TASK TO CARRY OUT: Each line of the data that mentions the string "https" needs to be identified and copied.

Excerpts from a dataset:
============================================================
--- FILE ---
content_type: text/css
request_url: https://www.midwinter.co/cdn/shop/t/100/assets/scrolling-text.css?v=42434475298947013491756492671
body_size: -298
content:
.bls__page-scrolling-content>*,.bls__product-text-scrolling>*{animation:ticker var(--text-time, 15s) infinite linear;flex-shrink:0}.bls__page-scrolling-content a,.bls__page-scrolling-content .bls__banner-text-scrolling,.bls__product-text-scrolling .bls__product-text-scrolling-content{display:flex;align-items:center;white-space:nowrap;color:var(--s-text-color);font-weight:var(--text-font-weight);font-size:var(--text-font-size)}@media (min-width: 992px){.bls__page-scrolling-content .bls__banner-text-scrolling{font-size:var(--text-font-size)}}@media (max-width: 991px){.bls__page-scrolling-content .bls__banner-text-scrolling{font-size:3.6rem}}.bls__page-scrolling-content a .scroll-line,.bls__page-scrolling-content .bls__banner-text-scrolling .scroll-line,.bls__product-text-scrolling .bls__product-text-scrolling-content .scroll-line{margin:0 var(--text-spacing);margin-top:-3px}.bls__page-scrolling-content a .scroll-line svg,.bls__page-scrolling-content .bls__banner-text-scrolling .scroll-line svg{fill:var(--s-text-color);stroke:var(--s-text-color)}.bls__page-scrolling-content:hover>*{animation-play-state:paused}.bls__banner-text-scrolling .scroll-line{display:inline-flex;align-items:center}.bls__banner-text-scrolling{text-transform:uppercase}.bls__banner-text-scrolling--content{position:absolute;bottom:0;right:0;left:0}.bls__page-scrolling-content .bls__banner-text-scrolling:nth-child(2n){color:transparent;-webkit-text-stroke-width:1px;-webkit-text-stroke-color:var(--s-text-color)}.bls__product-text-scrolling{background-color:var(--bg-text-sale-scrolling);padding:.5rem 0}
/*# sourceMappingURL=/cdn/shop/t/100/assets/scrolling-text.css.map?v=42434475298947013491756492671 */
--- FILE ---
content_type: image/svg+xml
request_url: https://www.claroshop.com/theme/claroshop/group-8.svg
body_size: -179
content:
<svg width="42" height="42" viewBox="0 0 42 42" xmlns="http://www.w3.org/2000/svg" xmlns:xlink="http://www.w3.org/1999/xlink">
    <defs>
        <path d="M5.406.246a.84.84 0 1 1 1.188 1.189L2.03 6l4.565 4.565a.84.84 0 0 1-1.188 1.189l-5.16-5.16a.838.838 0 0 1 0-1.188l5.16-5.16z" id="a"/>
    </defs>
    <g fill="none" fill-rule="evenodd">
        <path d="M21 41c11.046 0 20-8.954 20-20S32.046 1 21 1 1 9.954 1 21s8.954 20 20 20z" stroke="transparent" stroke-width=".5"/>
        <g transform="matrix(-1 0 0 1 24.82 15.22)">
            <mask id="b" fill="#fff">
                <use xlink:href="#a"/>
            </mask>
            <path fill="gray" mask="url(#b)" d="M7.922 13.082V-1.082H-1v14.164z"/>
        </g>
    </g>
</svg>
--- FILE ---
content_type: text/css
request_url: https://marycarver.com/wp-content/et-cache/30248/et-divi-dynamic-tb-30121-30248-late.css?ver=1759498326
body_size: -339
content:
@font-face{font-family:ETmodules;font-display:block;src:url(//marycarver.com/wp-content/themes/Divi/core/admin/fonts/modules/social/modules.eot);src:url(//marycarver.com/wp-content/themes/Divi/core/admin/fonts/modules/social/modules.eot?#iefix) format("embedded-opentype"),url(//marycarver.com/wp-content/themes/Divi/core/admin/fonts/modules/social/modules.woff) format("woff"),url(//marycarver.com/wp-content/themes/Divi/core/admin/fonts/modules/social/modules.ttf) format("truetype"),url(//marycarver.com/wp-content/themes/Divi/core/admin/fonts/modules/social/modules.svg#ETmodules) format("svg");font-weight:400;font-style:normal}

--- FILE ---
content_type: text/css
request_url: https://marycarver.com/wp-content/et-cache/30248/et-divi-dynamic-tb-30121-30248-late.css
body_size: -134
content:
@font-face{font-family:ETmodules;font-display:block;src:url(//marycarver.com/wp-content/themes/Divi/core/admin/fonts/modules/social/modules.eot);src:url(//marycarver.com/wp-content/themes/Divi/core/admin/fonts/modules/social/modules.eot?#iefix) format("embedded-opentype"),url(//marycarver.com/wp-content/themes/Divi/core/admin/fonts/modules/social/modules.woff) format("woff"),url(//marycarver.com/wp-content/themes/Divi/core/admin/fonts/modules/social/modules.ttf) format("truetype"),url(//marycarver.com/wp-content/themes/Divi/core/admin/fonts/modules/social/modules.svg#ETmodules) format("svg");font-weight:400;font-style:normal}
============================================================
ANSWER FOR THIS EXERCISE:
request_url: https://www.midwinter.co/cdn/shop/t/100/assets/scrolling-text.css?v=42434475298947013491756492671
request_url: https://www.claroshop.com/theme/claroshop/group-8.svg
request_url: https://marycarver.com/wp-content/et-cache/30248/et-divi-dynamic-tb-30121-30248-late.css?ver=1759498326
request_url: https://marycarver.com/wp-content/et-cache/30248/et-divi-dynamic-tb-30121-30248-late.css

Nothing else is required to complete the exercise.